Concepcion’s teammate, Joy Li, is upbeat about the toy’s feasibility as a useful device. “Based on research and talking with different doctors, we realized that the technological approach is actually doable, and there will be a future for this,” Li says. “A lot of people don’t know that technology exists for autism detection. Most of it is still in the research or testing stage, and because of lack of resources and information, a lot of people in suburban areas don’t have access to medical care or don’t realize their children have autism spectrum disorders.”
A tool like Bobo could make a big difference in these types of situations.
A team from the University of Washington (UW) envisioned Vive, a wearable wristband that would help prevent sexual assault. Vive allows groups of friends who are going out to sync their bands together; when Vive detects that one of the friends is too dehydrated or intoxicated to make sound decisions, all of the friends are alerted.
But Vive goes beyond just being a safety device. According to UW team member Gwenyth Hardiman, it was essential that Vive also be fun to use. Consequently, Vive can be used to make friends with new acquaintances; users can tap their bracelets with strangers to connect with each other.
“We took it as a design challenge and we responded by making it fun,” Hardiman says. “When you go out, you want to meet people. We wanted to make it fun for people to go out, use this device, and make new friends by touching [the bracelets] together with really easy interactions. But in the background it’s monitoring their alcohol and dehydration levels, and telling their friends that there’s something not right so they can watch out for each other.”
According to the UW team members, Microsoft’s involvement during the iteration process was essential to producing a result that was practical and usable. “It’s great to have that external pressure from Microsoft to really raise the stakes on a design project and see what you’re really capable of,” Hardiman explained.

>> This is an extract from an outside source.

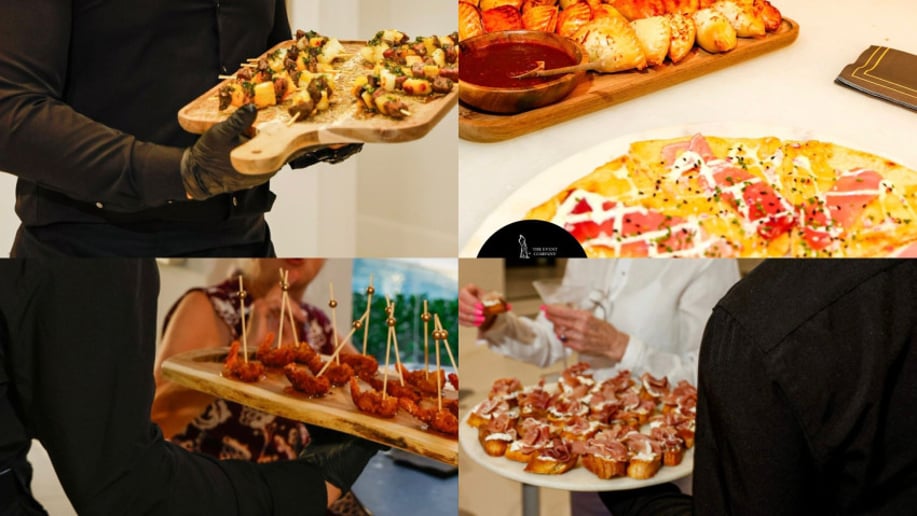 Gallery photo 4 of The Event Company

Hardiman’s colleague, Abigail Steinem, echoed her sentiments, adding that this year’s prompt regarding sensors was highly thought-provoking. Since the prompt was so broad, Steinem said, “It allowed us to each take a look into different areas that were interesting, scary, or perplexing…We wanted to go with something that was a little bit more hard-hitting.”
These were just a few of the projects presented at Design Expo. With such a diverse array of ideas, each with the potential to make an impact, the future of design feels like it’s in good hands indeed.